• [WHAT THE TASK REQUIRES]: Copy out each of the records below word for word, with nothing changed.

■ ■ ■ ■

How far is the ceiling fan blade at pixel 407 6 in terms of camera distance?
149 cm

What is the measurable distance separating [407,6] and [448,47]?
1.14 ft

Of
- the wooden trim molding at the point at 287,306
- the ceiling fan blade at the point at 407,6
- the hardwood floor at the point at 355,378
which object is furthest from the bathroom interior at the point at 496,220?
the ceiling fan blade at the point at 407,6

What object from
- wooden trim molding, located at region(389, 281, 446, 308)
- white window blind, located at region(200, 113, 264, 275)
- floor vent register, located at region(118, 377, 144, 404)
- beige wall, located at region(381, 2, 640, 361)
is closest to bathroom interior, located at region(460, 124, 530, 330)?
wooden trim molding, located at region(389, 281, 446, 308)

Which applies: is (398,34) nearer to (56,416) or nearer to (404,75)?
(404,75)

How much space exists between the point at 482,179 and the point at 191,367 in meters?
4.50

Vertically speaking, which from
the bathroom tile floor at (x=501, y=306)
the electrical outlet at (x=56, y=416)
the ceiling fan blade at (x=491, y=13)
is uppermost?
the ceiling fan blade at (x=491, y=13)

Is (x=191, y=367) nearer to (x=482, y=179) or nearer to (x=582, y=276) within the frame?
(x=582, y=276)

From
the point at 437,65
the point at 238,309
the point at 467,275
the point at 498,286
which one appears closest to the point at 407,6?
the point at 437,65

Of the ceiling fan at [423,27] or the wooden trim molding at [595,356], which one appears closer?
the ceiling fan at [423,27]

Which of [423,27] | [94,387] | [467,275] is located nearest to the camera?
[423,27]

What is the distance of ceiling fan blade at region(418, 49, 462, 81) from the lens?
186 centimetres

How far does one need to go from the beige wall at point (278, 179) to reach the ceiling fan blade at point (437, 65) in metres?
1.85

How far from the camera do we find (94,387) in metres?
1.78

■ ■ ■ ■

• [TASK ANSWER]:
How far is the ceiling fan blade at pixel 407 6 in terms of camera distance?
149 cm

What is the measurable distance separating [407,6] and [448,47]?
1.14 ft

Of
- the wooden trim molding at the point at 287,306
- the ceiling fan blade at the point at 407,6
- the hardwood floor at the point at 355,378
which object is furthest from the bathroom interior at the point at 496,220?
the ceiling fan blade at the point at 407,6

What object from
- wooden trim molding, located at region(389, 281, 446, 308)
- white window blind, located at region(200, 113, 264, 275)
- floor vent register, located at region(118, 377, 144, 404)
- beige wall, located at region(381, 2, 640, 361)
is closest to bathroom interior, located at region(460, 124, 530, 330)?
wooden trim molding, located at region(389, 281, 446, 308)

Which applies: is (398,34) nearer to (56,416) or nearer to (404,75)?
(404,75)

How much space exists between the point at 482,179 and the point at 191,367 in meters?
4.50

Vertically speaking, which from
the bathroom tile floor at (x=501, y=306)
the electrical outlet at (x=56, y=416)
the ceiling fan blade at (x=491, y=13)
is uppermost?
the ceiling fan blade at (x=491, y=13)

Is (x=191, y=367) nearer to (x=482, y=179) or nearer to (x=582, y=276) within the frame?
(x=582, y=276)

From
the point at 437,65
the point at 238,309
the point at 467,275
the point at 498,286
which one appears closest to the point at 407,6?
the point at 437,65

Of the ceiling fan at [423,27] or the wooden trim molding at [595,356], which one appears closer?
the ceiling fan at [423,27]

Which of [423,27] | [94,387] | [467,275] is located nearest to the camera?
[423,27]

What is the distance of ceiling fan blade at region(418, 49, 462, 81) from the lens?
186 centimetres

How far does one need to go from the beige wall at point (278, 179) to reach the ceiling fan blade at point (437, 65) in metres?
1.85

How far from the camera do we find (94,387) in metres?
1.78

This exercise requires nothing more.